12Pour nos expérimentations, des moules en sable ont été façonnés, et un alliage à 50 % d’argent et de plomb a été coulé. Le diamètre des lingots obtenus correspond à celui de la petite corne du taureau étudié. Pour varier la vitesse de refroidissement, nous avons utilisé des moules à la température ambiante, préchauffés (à 200°C et 450°C), ou refroidis à -20°C. Les observations microscopiques ont montré que conformément à ce que l’on peut prévoir à partir du diagramme de phases, la structure de tous les alliages étudiés est composée de dendrites d’argent et d’un eutectique plomb-argent. Par contre, quelles que soient les conditions de refroidissement choisies, nous n’avons pas réussi à provoquer la ségrégation de la phase riche en argent (figure 4).

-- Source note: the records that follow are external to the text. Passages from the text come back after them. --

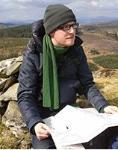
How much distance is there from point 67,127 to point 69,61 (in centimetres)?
113

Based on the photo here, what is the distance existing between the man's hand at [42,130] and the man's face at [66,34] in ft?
3.29

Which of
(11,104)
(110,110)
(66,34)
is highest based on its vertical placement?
(66,34)

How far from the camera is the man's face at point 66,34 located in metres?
4.46

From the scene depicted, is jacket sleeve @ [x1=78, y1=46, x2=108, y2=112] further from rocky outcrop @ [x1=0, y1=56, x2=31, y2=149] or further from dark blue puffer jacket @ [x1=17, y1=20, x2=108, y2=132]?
rocky outcrop @ [x1=0, y1=56, x2=31, y2=149]

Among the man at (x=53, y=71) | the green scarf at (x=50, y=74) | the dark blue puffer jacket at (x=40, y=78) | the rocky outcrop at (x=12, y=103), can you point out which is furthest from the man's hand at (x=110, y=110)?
the rocky outcrop at (x=12, y=103)

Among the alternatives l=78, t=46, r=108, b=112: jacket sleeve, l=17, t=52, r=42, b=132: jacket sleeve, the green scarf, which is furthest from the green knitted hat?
l=78, t=46, r=108, b=112: jacket sleeve

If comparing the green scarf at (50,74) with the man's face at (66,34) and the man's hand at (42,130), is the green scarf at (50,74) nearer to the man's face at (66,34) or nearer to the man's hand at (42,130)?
the man's face at (66,34)

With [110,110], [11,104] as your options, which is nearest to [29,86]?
[110,110]

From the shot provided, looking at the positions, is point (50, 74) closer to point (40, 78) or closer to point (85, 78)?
point (40, 78)

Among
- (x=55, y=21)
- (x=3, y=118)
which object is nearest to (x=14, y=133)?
(x=3, y=118)

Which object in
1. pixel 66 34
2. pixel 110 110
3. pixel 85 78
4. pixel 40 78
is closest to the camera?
pixel 110 110

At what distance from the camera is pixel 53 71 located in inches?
184

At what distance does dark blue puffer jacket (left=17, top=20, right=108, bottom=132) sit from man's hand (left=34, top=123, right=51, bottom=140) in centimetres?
36

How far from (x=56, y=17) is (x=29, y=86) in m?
0.84
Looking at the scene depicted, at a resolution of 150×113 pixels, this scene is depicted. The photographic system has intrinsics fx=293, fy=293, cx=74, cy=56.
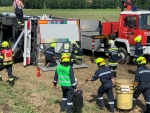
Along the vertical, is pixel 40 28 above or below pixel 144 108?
above

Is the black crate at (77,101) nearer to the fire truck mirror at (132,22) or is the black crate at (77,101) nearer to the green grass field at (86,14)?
the fire truck mirror at (132,22)

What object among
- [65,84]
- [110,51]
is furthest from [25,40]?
[65,84]

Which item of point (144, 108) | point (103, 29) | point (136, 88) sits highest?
point (103, 29)

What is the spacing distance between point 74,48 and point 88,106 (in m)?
5.03

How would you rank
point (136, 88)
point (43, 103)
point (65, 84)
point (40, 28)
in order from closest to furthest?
point (65, 84), point (136, 88), point (43, 103), point (40, 28)

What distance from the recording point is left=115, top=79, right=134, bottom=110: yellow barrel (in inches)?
318

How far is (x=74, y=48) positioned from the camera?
13242 mm

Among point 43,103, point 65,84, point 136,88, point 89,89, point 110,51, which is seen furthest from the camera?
point 110,51

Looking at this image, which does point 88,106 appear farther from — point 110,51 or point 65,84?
point 110,51

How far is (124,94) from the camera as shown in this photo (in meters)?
8.11

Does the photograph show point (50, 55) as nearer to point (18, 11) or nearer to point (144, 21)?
point (18, 11)

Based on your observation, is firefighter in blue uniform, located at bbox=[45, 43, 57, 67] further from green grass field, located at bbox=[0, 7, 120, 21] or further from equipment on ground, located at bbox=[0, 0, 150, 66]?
green grass field, located at bbox=[0, 7, 120, 21]

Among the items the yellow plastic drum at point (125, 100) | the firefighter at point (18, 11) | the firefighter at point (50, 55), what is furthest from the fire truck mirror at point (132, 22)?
the yellow plastic drum at point (125, 100)

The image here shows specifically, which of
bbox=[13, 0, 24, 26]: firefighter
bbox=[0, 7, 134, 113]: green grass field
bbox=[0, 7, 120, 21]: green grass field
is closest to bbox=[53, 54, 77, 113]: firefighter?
bbox=[0, 7, 134, 113]: green grass field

Dissolution sélective du plomb ?

13En prenant pour modèle les tumbagas, ces alliages cuivre-or utilisés en Amérique précolombienne qui permettent d’obtenir une surface dorée après attaque d’acide (également qualifié de depletion gilding, Bray, 1993), nous avons essayé de dissoudre sélectivement le plomb en surface en plongeant les lingots précédemment coulés dans une solution aqueuse d’acide acétique. Le suivi de la dissolution du plomb a été effectué en dosant le plomb passé dans la solution d’acide acétique au cours de l’expérience. Ces mesures, effectuées par ICP-AES ont permis de vérifier que la vitesse de dissolution du plomb était constante. Après cent cinquante heures d’attaque, on peut observer une couche très poreuse de 50 micromètres d’épaisseur, uniquement constituée d’argent (figure 5a). Le brunissage de la surface, effectué au moyen d’une pierre d’agate, permet d’obtenir une couche d’argent relativement dense d’environ 30 micromètres d’épaisseur (figure 5b).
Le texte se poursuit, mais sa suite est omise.